J・D・サリンジャー著 野崎 孝訳 新潮文庫
中村 うさぎさんと佐藤 優さんがお2人共にオススメしていた本、私はサリンジャーはどうしても「キャッチャー」の印象が強くて、1人称の青春ものを想像していたのですが、非常に緻密な構成でびっくりしました。もっとも「キャッチャー」を読んだのも高校生くらいだったのであくまで印象の話しですけれど。もしかすると今読むとかなり変わった印象を持つのかも知れません、というくらいサリンジャーの上手さを感じました。
フラニーという短編とゾーイーとう短編の2つで出来上がっている短篇集なんですが、グラース家という家族の物語でもあります。グラース家の末の妹であるフラニーの身に起こった僅か数時間の出来事と、その数日後にフラニーと過ごした兄であるゾーイーとの数時間を描いた連作短編です。
グラース家は長男で家族の精神的支柱であるシーモア、小説家のテディ、長女のブーブー、双子のウォルトとウェーカー、役者のゾーイー、そして末娘のフラニーです。この小説の設定は1955年の11月、この時フラニーは大学生、ゾーイーは5歳年上で役者として生活しています。
秋が深まる中、同じく大学生のレーンは駅のホームでガールフレンドのフラニーが来るのを待っています。寒い中ホームに立つレーンが取り出したフラニーからの手紙つ綴られている言葉をもう1度目で追ってから、再会するレーンとフラニー。週末を楽しく過ごそうとする2人の会話のトーンが徐々に変わっていくのですが・・・という冒頭の「フラニー」。

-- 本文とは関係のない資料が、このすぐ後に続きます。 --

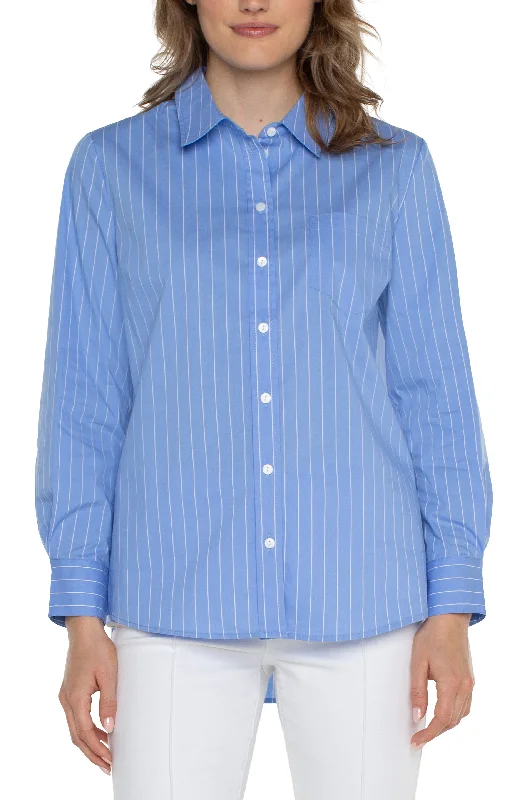 women's cotton shortsCLASSIC BUTTON FRONT POPLIN SHIRT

ずいぶん以前に綴られた次兄であるテディから来た手紙をバスルームで読み返すゾーイーと、「フラニー」で語られた話しの後に実家に帰ってきたフラニーとの短くも非常に深く様々な事柄を扱った会話と描写を見せる「ゾーイー」という連作短編です。
少しネタバレも含んでいます、なので未読の方は出来ればご遠慮いただきたいですが、仮に結末を知っていたとしても決して作品の鑑賞の妨げにはならない緻密さがあると思います。しかし、出来ればまっさらな状態で先入観なく楽しみたい、という方は注意してください。
レーンというちょっとお高く止まったいけ好かない感じの、知識をひけらかし、またひけらかしている、という自覚のない鼻持ちならなさを非常に上手く描いているんですが、その描き方からして非常にヒロガリある、想像を遊ばせる余地を心地良く残したやり方で、個人的に気に入りました。情景を描き、その上でレーンの佇まい、あるいはホームでの同級生とのたわいない会話や、服装などから既にレーンという青年の独りよがりさのようなものを醸し出し、フラニーとの関係性を上手く理解させられます。フラニーのなんとか2人の間の空気を軽やかなものにしようという意識もあるものの、とある本を読み、兄であり、グラース兄弟の上に死して尚存在するシーモアの支配(というと言いすぎなんでしょうけれど、あくまで自主性を考慮したゆるい支配)からくる鋭い考察で「見えてしまう」レーンの底の浅さに苛立ちを感じ、抑えることのできない憔悴感を吐き出してしまうことで、レーンを通して実は同じように(レベルは違えど死んでしまったシーモアの聡明さや、言われるまでもなく神という絶対的存在から見れば所詮は同じような存在である)自分に向かっての態度なのだということに気が付き言葉をなくしていくフラニー。その過程を情景でも、服装や場面でも、そして描写でも見せてクレッシェンドで切る構成は、短編として素晴らしい余韻を生んでいると思います。
そして問題提起をし、その回答とも言うべき短編「ゾーイー」で見事な結末を生む伏線の数々もまた素晴らしかったです。特に「フラニー」のヒロガリと対照的に「ゾーイー」での緻密な伏線の貼り方、回収の仕方には練られた構成を感じました。もちろんキリスト教的解釈の全てを理解出来ているとも言えませんし、差し込まれる様々な賢者の言葉そのものの文脈的なものは知らないものも多く、十全たる理解があるとは言えませんが、その見せ方や賢者の言葉の数々の力強さが、説得力あります。また、テディの手紙を読むシーンから母親であるベシーとの会話に至る中での様々な伏線を貼ると同時にグラース家の歴史と関係性を描くやり方が好きです。そして1度はフラニーの説得に失敗し、シーモアとテディの部屋へと入るゾーイーの行為が良かったです。最後の何か常識が覆されるようなカタルシスも素晴らしかったと思います、汎神論を見せる懐の深さの強さがあったと思います。
サリンジャーは「キャッチャー」しか読んだことがない、という人に、オススメ致します。